The story of Back to Earth takes place some nine years after we last left the crew.  Everyone is back aside from two notable exceptions.  Holly, the deranged ship computer (played by Norman Lovett or Hattie Hayridge respectively) has gone out of commission after Dave Lister, the show’s main character, left a bath running for nine years which fried Holly’s electronics.   Kristine Kochanski, the shows on-again and off-again love interest for Dave is dead, and Dave has matured from the experience.

After a run-in with a sea monster that had stowed away in the ship’s water supply, a hologram other than Rimmer appears claiming that Rimmer has put the crew’s lives in danger for the last time, and his holographic life is to be decommissioned.  She also decides that Lister needs to find a mate, and orchestrates a dimensional jump to take Lister Back to Earth.  Earth is not all it is bargained for, as the crew finds out that they are from a parallel dimension and are in fact, characters in a TV show called Red Dwarf.

On a storyline basis, Back to earth is a really good aside from a large stylistic change.  Rather than the joke a minute tone of older seasons, there are a few somber moments where Lister is on the brink of sadness due to his diminished status as a fictional character.  Aside from the drama, we also see home old-school sci-fi action, in the guise of homage to the film Blade Runner.  A few scenes were either directly or indirectly based on scenes from the popular Harrison Ford film, all the way down to costuming.  While these stylistic changes seem a bit in contrast to the show’s normal format, but work in the context of this special.

Carbug is definitely a silly addition, here’s hoping it stays on, if more episodes are made.
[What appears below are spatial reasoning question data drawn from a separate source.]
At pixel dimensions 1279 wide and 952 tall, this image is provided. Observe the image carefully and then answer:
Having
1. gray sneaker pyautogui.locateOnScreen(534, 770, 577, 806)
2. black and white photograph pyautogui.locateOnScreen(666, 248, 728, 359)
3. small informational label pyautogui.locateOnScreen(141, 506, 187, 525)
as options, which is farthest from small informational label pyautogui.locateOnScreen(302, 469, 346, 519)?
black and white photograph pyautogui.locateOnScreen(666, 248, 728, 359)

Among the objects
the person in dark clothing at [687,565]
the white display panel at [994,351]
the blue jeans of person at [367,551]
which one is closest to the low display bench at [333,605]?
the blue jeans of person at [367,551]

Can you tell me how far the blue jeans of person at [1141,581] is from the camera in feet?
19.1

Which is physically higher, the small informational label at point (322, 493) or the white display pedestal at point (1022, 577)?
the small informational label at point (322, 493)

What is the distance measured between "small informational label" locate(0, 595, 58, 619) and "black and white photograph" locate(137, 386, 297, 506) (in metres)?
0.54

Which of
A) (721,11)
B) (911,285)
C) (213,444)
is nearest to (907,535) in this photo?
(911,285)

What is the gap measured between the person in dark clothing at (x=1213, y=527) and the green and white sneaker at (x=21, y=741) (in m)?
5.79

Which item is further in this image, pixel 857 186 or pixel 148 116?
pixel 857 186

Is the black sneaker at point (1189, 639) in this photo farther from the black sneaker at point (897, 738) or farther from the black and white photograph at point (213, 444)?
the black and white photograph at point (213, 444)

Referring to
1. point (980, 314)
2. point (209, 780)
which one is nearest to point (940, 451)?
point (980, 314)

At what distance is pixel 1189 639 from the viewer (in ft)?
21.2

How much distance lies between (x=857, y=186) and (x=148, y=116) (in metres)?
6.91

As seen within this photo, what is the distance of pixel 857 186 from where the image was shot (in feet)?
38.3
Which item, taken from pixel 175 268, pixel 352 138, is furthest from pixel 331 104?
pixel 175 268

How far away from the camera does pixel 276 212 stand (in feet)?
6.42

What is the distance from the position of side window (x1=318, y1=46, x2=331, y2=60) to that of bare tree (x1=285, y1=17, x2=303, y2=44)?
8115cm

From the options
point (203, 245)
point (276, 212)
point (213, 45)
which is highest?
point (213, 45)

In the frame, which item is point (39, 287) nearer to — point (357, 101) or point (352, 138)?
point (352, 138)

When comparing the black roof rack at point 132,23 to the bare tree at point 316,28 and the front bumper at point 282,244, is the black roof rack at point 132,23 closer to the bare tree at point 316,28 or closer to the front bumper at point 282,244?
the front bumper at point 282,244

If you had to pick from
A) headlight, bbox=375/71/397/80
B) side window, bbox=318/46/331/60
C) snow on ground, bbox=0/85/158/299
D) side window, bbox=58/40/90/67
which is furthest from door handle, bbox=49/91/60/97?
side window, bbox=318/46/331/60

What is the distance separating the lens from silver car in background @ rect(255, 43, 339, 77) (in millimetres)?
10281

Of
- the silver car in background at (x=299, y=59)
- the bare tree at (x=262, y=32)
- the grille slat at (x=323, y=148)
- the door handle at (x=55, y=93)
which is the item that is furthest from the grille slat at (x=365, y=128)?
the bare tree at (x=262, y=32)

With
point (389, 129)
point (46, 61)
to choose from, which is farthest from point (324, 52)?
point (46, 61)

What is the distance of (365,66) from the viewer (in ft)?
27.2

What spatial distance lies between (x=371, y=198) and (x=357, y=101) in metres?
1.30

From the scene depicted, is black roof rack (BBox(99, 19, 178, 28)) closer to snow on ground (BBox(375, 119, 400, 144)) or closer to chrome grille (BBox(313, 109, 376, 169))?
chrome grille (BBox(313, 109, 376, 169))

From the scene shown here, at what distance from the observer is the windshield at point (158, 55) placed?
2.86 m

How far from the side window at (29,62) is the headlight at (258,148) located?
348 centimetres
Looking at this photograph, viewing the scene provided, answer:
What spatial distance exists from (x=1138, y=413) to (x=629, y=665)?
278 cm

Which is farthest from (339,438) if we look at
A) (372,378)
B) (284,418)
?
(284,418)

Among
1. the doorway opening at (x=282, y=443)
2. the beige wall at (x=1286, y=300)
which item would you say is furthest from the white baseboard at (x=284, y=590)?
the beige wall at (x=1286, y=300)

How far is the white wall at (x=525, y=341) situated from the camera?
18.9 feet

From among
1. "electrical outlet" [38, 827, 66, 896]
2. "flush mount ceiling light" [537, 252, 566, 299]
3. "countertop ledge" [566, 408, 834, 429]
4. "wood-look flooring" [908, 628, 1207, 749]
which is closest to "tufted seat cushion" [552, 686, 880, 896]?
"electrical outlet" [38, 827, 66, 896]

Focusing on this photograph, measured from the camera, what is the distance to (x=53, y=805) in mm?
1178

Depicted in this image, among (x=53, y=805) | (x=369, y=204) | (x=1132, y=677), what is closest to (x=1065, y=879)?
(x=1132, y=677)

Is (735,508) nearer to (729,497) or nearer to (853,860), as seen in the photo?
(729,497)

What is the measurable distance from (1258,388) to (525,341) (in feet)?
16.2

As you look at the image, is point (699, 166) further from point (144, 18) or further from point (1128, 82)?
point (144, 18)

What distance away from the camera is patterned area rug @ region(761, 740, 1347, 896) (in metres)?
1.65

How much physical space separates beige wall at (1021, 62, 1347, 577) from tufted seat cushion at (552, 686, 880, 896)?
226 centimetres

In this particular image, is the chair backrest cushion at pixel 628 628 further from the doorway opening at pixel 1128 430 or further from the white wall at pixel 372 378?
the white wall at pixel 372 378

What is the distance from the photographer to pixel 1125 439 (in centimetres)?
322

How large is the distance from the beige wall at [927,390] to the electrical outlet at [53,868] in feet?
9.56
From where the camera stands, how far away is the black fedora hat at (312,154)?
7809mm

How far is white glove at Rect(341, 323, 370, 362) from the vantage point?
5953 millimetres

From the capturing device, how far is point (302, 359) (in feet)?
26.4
On the technical side, Red dwarf has never looked so good.  While shot on a shoe-string budget, the show has never had such well utilized computer generated effects, and other touches, and a lot of that has to do with the new HD camera that the crew used during the filming.  During the making of segment at the end of the disk, we were shown how a few shots were done using this new camera system, and it was truly awesome.

All In all, Back to earth was a good episode, but I would recommend it as a feature length viewing session.  Split up into three parts, the story structure seems to front loaded with jokes and padded in the middle with drama.  As a movie, which is what I believe the original intention to be, this series really shines, and may usher in a complete re-birth of the show if rumors hold any water.